### Task to complete
In the passage below on AWS regions and AMIs, write out word for word the portion from "##### Geographic Locales" to "cloudping tool: http://www.cloudping.info.".

### Passage to read
····················
Click the box next to the AMI you want. Click Launch. The [Instances](usingcasa.ipynb#instances) section of this document covers starting instances.



##### Geographic Locales

AWS has the concept of [Regions and Zones](http://docs.aws.amazon.com/AWSEC2/latest/UserGuide/using-regions-availability-zones.html) in which Instances, EBS volumes, S3 buckets, and other resources are run. So an S3 bucket may be in region us-west-2 and not directly accessible if another IAM User is currently using us-east-1. However, a user may select the region they run in. And users may also duplicate some resouces across regions if access latency is the concern. To find the latency from your computer to all the AWS regions, try the cloudping tool: http://www.cloudping.info.



##### AMIs are Region-specific

An AWS AMI User can only use AMIs stored in its region. However, [copying an AMI](http://docs.aws.amazon.com/AWSEC2/latest/UserGuide/CopyingAMIs.html#ami-copy-steps) to another region is straightforward. The copy gets a new AMI-ID, so it effectively becomes a new AMI; the original AMI-ID is appended to the new AMI\'s \"Description\". The new AMI always starts out private and may need to be made public. (It takes about 15 minutes after making an AMI public for it to show up in a search.) In every other way, it is a duplicate of the original.
····················
### Supplied data
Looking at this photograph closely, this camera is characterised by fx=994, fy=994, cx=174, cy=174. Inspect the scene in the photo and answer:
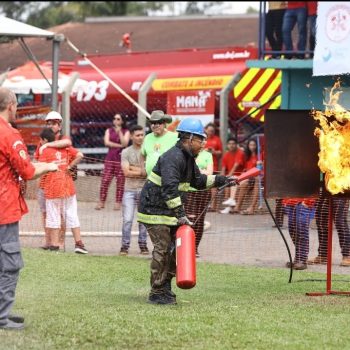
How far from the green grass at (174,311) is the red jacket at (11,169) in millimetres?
952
····················
### Solution for this exercise
##### Geographic Locales

AWS has the concept of [Regions and Zones](http://docs.aws.amazon.com/AWSEC2/latest/UserGuide/using-regions-availability-zones.html) in which Instances, EBS volumes, S3 buckets, and other resources are run. So an S3 bucket may be in region us-west-2 and not directly accessible if another IAM User is currently using us-east-1. However, a user may select the region they run in. And users may also duplicate some resouces across regions if access latency is the concern. To find the latency from your computer to all the AWS regions, try the cloudping tool: http://www.cloudping.info.